The CFPB Principles address nine general areas of concern:

  • Access.  The Principles recognize the right of consumers to be “able, upon request, to obtain information about their ownership or use of a financial product or service” from the product or service provider.  The Principles also support the consumer’s right to “authorize trusted third parties to obtain such information from account providers to use on behalf of consumers, for consumers benefit, and in a safe manner.”   
  • Data Scope and Usability.  The Principles set forth that the scope of data that may be made available should be broad; however, the data available to “third parties with authorized access” should be limited to that which is “necessary to provides the product(s) or service(s) selected by the consumer and only maintain such data as long as necessary.”
  • Control and Informed Consent.  The Principles emphasize the consumer’s right to control data access and the need for terms as to access, storage, use and disposal to be clearly communicated and understood by the consumer.  The Principles additionally emphasize the importance that the consumer understand and be provided with data sharing revocation terms that can readily and simply be invoked as to access, use and storage of data.
  • Authorizing Payments.  The Principles advocate for separate and distinct authorizations for data access and payment authorization.
  • Security.  The Principles recognize the gaps that potentially exist in the FTC Safeguard Rules and whether or not certain data aggregation providers are required to comply (as they may fall into a gap between covered financial service providers and vendors).  With regard to security, the Principles recognize the need for market participants to securely access, store, use, and distribute data in formats and manners which protect against security breaches.  The Principles further advocate for secure access credentials and effective processes that “mitigate the risks of, detect, promptly respond to, and resolve and remedy data breaches, transmission errors, unauthorized access, and fraud, and transmit data only to third parties that also have such protections and processes” in place.
  • Access Transparency.  Consumers should be informed of or able to readily ascertain “which third parties that they have authorized are accessing or using information regarding the consumers’ accounts or other consumer use of financial services.”  The Principles emphasize the ability of consumers to ascertain the “identity and security of each such party, the data they access, their use of such data, and the frequency at which they access the data.”

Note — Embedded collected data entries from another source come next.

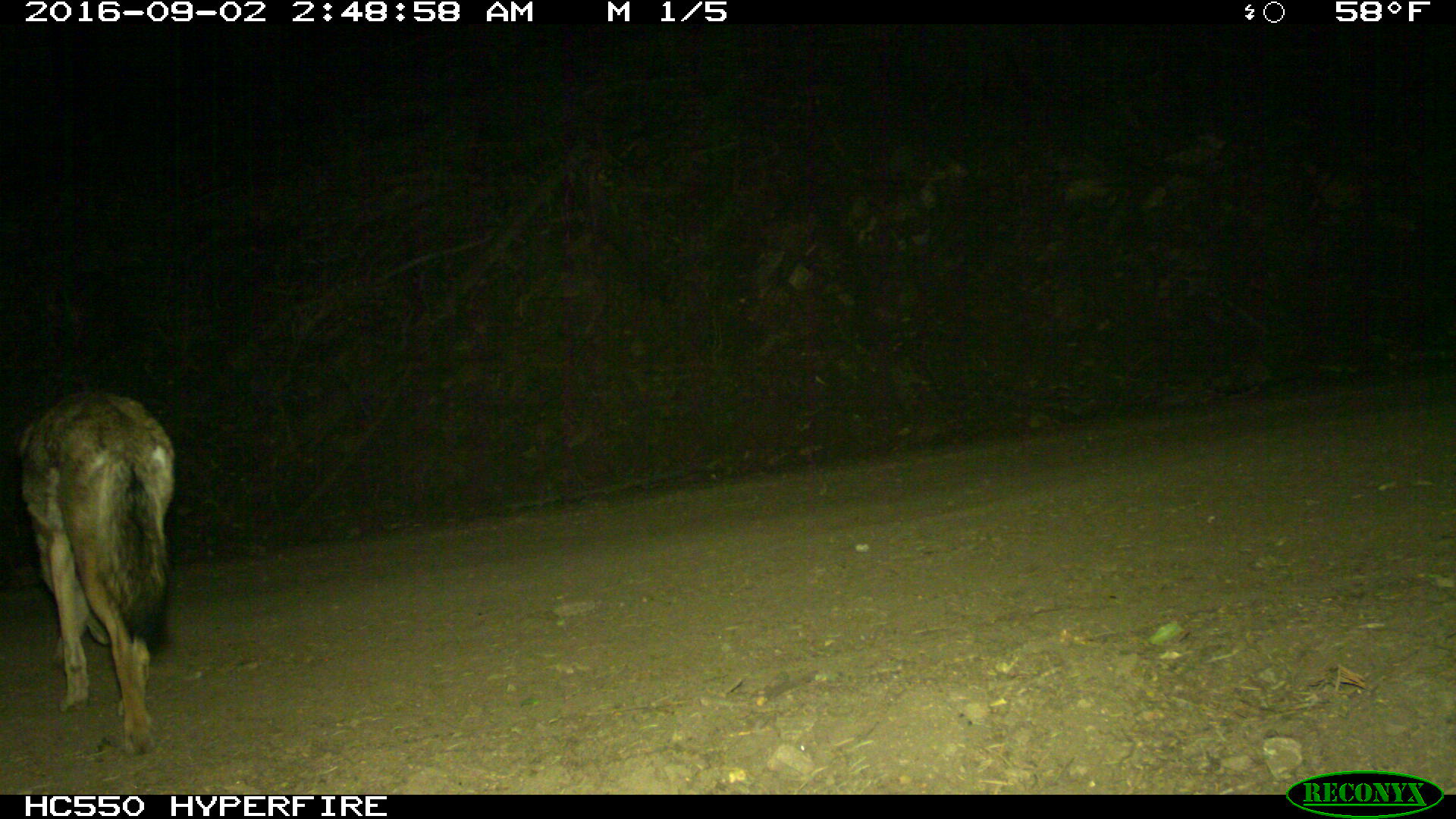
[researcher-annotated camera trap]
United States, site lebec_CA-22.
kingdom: Animalia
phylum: Chordata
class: Mammalia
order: Carnivora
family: Canidae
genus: Canis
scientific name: Canis latrans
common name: coyote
Canis latrans (coyote).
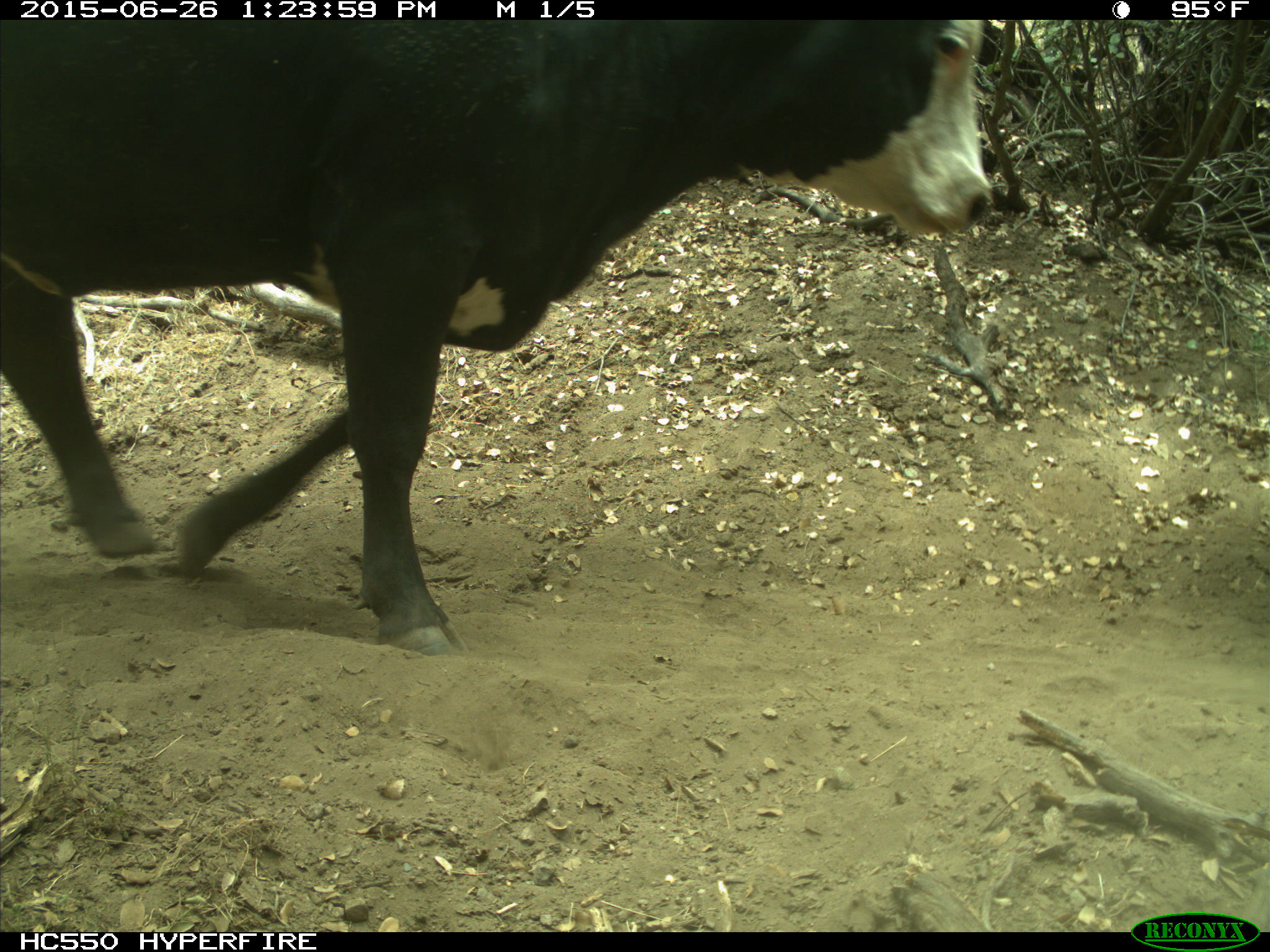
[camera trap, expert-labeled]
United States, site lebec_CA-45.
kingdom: Animalia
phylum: Chordata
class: Mammalia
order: Artiodactyla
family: Bovidae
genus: Bos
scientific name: Bos taurus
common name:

  • Accuracy.  The Principles express the expectation that data that consumers access or authorize others to access is current.
  • Ability to Dispute and Resolve Unauthorized Access.  The Principles set forth the expectation that consumers “have reasonable and practical means to dispute and resolve instances of unauthorized access and data sharing, unauthorized payments conducted in connection with or as a result of either authorized or unauthorized data share access, and failures to comply with other obligations , including the terms of consumer authorizations.”
  • Efficient and Effective Accountability Mechanisms.  Commercial participants are held accountable for “the risks, harms and costs they introduce to consumers” and are “incentivized and empowered effectively to prevent, detect and resolve unauthorized access and data sharing, unauthorized payments” and “failures to comply with other obligations, including terms of consumer authorizations.

The Bureau’s Report as to the November RFI reflects consensus amongst stakeholders that market participants need to work together to develop data access and use practices that are based upon a shared set of standards and expectations that address consumer protection.  Those engaged in fintech should carefully monitor developments in this area, as well as the CFPB’s developing position as to their role in regulating the same.